Mais ma voix semblait lasse, brisée, totalement dénuée de conviction.
– Pas question. Il faut que vous partiez. Partez, tout de suite, et emmenez votre…
J’ai dégluti avec peine : je regrettais d’avance ce que je m’apprêtais à dire. Mais je n’avais pas le choix.

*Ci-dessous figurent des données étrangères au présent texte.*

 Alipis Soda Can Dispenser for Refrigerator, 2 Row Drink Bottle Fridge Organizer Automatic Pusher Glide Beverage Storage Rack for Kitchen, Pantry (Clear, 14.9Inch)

Je voulais à tout prix me cramponner à Aurelia, or plus ils s’attardaient, moins ce serait possible.
– Emmenez cet animal puant avec vous avant que j’appelle au secours et vous fasse emmener de force !
L’animal m’a regardée d’un air abattu, la queue rentrée entre les pattes dès l’instant où il m’a entendue le qualifier de « puant ». Et bien que cette vision m’ait fait de la peine, je ne me suis pas excusée. Il fallait que je me débarrasse d’eux, que je retourne à l’intérieur, ma nouvelle vie dans la peau d’Aurelia en dépendait.
– Riley, je t’en prie…
Bodhi, cet inconnu qui prétendait être mon guide, a essayé d’agripper ma main, d’enrouler ses doigts autour de mon poignet pour m’inciter à le suivre ; et j’ai bien failli me dégonfler, jusqu’à ce que Messalina surgisse de nulle part, avec Dacian à son côté.

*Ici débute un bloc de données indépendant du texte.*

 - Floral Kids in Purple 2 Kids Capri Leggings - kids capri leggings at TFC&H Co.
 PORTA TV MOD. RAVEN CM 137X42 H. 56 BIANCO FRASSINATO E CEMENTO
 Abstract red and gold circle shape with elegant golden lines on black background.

– Un problème ? a-t-elle demandé, les yeux plissés d’un air fâché.
Je me suis libérée d’un coup sec de la poigne de Bodhi et j’ai frotté l’endroit encore chaud sur mon bras où ses doigts s’étaient posés comme si j’avais hâte d’effacer toute trace de sa présence.
– Tout va bien, ai-je répondu en m’avançant pour me poster à côté de Dacian. Il s’est égaré, m’a prise pour quelqu’un d’autre, mais maintenant qu’il sait que je ne suis pas la fille qu’il recherche, lui et son animal vont partir. N’est-ce pas ?
J’ai dévisagé Bodhi intensément, soutenant son regard aussi longtemps que possible. Mon cœur s’est serré comme pris dans un étau, une sensation d’angoisse m’a envahie, et de toutes mes forces j’ai résisté à l’envie de leur courir après quand il a finalement tourné les talons et s’en est allé avec le chien.
Satisfaite de les voir partir, Messalina m’a laissée aux bons soins de Dacian dès qu’ils furent hors de vue. Nous nous sommes retrouvés tous deux à contempler le vaste ciel étoilé et à pointer du doigt nos constellations préférées, y compris celle à laquelle il avait donné mon nom. Quelques instants plus tard, il fermait les yeux et se penchait vers moi pour m’embrasser.